__TEKSTFRAGMENT__.
........

“Ik ben erg tevreden met de eerste fase van deze belichte teelt. Het gewas staat mooi generatief en de troskwaliteit is onwijs goed”, zegt teeltmanager Berry Baruch bij Kwekerij Schenkeveld in Schipluiden. Hij is verantwoordelijk voor alle 29 hectare tomaten van het bedrijf. Behalve deze 10 hectare belichte grove trostomaten van het ras Merlice op locatie 3 staat er 9,3 hectare onbelichte Merlice (tuin 1) en 10 hectare ‘Bliss XL’, een specialty (tuin2).
De belichte Merlice is gezaaid op 11 augustus en op 7 oktober geplant met bloei bij een kwart van de planten. Op deze locatie ligt het ‘single plant system’ van Grodan: ieder duoblok heeft zijn eigen steenwolmat van 50 x 15 x 10 centimeter. Het mooie van dit systeem is dat alle planten gelijke omstandigheden hebben. Planten krijgen niet het drainwater en wortelexudaten van een andere plant. En je kunt generatiever sturen op zo’n klein blok. Daar heb je bij de start en aan het eind van de teelt veel voordeel van. We zijn al jaren bezig met dit systeem. Vorig jaar haalden we een meerproductie van 1 kilo per vierkante meter zonder dat we er speciaal op konden sturen. Nu hebben we de hele tuin ermee ingericht.
Het acht jaar oude druppelsysteem is ook meteen vernieuwd. En om het watergehalte en ec van de mat goed te volgen is het draadloze ‘grow-sense’-systeem van Grodan geïnstalleerd. Ter controle loopt ik zelf regelmatig door de kas met een losse meter. De waardes zijn steeds heel mooi homogeen. De matten waren volgedruppeld met een ec van 3,8. Door in te teren steeg de ec in de mat naar 7 tot 8. De ec is daarna mooi geleidelijk gedaald naar 4.

........

__BESCHIKBARE GEGEVENS__.
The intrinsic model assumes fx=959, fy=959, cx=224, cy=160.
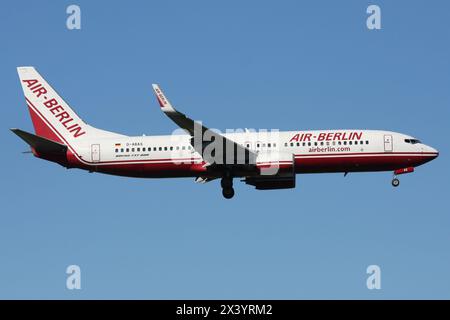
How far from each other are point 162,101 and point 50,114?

........

__OPDRACHT__. Vervang in de tekst over de tomatenteelt "steenwolmat" door "substraatmat". Geef daarbij het stuk dat begint bij de woorden "De belichte Merlice" en stop na "tuin ermee ingericht.".

__ANTWOORD__.
De belichte Merlice is gezaaid op 11 augustus en op 7 oktober geplant met bloei bij een kwart van de planten. Op deze locatie ligt het ‘single plant system’ van Grodan: ieder duoblok heeft zijn eigen substraatmat van 50 x 15 x 10 centimeter. Het mooie van dit systeem is dat alle planten gelijke omstandigheden hebben. Planten krijgen niet het drainwater en wortelexudaten van een andere plant. En je kunt generatiever sturen op zo’n klein blok. Daar heb je bij de start en aan het eind van de teelt veel voordeel van. We zijn al jaren bezig met dit systeem. Vorig jaar haalden we een meerproductie van 1 kilo per vierkante meter zonder dat we er speciaal op konden sturen. Nu hebben we de hele tuin ermee ingericht.